Our first STEM project turned out to be the biggest, in scale, that the team has worked on.
An opportunity to share a digital storytelling piece about a 75 metre, 25 tonnes and 3.5 metre diameter wind turbine blade, which made a surprise entrance in January when it arrived as an art installation called Blade.
As Blade left Queen Victoria Square last Sunday, to return to the Siemens plant at Alexandra Dock, it carried with it a couple of projects from Connected Hull. And ones that have digitised this City of Culture project through the Things Network in Hull.
In essence that was a sensor node and a Raspberry Pi with a camera module attached, but in reality a whole lot more.
We're grateful to the team at Siemens in Hull, who offered STEM learning opportunities through Blade and a chance for the Hull Raspberry Jam community to collaborate on their 'super secret project' with Hull Central Library.

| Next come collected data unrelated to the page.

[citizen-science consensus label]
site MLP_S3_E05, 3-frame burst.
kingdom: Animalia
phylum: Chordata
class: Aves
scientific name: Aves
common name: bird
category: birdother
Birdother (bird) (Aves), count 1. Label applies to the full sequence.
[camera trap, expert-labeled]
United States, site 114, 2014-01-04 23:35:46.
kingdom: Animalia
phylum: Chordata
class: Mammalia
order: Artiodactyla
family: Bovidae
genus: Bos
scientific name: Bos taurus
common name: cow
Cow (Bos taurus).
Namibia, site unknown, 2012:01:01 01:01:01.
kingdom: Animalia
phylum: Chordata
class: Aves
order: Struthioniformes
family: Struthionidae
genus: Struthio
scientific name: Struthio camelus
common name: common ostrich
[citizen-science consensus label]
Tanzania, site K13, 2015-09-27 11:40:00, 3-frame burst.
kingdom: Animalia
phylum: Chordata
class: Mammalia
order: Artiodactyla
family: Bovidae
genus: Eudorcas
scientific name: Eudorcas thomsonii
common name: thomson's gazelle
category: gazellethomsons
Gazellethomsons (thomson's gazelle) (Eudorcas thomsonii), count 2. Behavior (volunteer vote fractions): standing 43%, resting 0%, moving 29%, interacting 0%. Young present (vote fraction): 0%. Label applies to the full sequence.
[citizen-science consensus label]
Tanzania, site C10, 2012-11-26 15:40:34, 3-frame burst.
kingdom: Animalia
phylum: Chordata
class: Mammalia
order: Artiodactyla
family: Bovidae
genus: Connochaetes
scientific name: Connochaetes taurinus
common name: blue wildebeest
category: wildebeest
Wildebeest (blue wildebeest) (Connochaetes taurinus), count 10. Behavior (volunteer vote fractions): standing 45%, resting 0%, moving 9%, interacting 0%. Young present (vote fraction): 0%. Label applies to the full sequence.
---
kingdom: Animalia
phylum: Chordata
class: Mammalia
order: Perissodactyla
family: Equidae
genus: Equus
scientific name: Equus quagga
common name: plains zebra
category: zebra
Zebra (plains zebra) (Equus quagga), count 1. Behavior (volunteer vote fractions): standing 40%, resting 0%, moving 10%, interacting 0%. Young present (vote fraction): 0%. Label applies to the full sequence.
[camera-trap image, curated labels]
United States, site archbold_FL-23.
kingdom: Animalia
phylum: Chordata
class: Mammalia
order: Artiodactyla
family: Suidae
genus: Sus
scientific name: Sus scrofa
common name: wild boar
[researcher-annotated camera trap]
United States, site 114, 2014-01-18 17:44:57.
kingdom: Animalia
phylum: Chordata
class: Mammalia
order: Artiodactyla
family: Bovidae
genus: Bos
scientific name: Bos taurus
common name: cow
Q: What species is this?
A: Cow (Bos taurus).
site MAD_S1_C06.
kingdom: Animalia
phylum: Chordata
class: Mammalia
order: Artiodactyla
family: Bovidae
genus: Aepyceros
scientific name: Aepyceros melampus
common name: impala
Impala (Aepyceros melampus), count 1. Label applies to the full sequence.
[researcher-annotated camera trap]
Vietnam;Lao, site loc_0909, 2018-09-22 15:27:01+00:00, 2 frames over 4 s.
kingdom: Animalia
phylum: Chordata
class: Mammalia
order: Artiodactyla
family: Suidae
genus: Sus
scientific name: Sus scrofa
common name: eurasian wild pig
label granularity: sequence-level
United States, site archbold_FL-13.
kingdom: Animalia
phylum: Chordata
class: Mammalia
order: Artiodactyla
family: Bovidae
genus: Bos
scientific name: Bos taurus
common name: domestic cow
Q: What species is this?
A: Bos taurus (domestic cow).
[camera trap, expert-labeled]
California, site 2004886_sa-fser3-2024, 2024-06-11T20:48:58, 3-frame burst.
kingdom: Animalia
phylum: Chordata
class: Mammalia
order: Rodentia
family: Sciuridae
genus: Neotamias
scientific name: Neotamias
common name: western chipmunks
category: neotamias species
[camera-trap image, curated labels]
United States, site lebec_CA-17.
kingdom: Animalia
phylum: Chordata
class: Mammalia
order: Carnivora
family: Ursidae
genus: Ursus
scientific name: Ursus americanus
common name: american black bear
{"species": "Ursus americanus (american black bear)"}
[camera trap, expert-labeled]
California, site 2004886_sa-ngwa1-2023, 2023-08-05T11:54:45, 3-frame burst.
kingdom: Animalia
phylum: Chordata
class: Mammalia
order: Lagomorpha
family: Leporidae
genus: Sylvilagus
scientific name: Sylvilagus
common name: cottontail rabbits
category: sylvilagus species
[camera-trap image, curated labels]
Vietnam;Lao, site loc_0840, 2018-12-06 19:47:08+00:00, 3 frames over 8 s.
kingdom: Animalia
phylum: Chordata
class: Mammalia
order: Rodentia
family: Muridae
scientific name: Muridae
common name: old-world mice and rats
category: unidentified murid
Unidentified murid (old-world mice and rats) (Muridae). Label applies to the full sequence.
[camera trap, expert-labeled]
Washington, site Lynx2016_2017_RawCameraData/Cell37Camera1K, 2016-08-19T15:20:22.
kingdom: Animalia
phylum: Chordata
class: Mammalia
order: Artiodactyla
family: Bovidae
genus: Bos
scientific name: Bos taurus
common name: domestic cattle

Talking about working with young people in Hull through the Children's University, Chris Sarel, Group Lead, Siemens said, “Showcasing Blade is easy for those that work at Siemens. We are so proud of what we produce and so passionate about the process....Activities such as this give local kids an insight in to what could well be a career for them in years to come. As a Hull lad born and bred, I'm proud to be a part of this special year and to witness the growing confidence and belief in our city.“
A huge team effort at the Raspberry Jam, on Saturday 18th February, resulted in this timelapse showing 2,383 images taken on the journey back to Alexandra Dock.
The sensor node collected temperature, vibration and GPS data and sent it to The Things Network via a gateway in Hull city centre. That data is now shared on this site and further projects will follow on a similar data theme. Next will be a 'STEM in the Desert' project and more innovations with temperature and environmental data.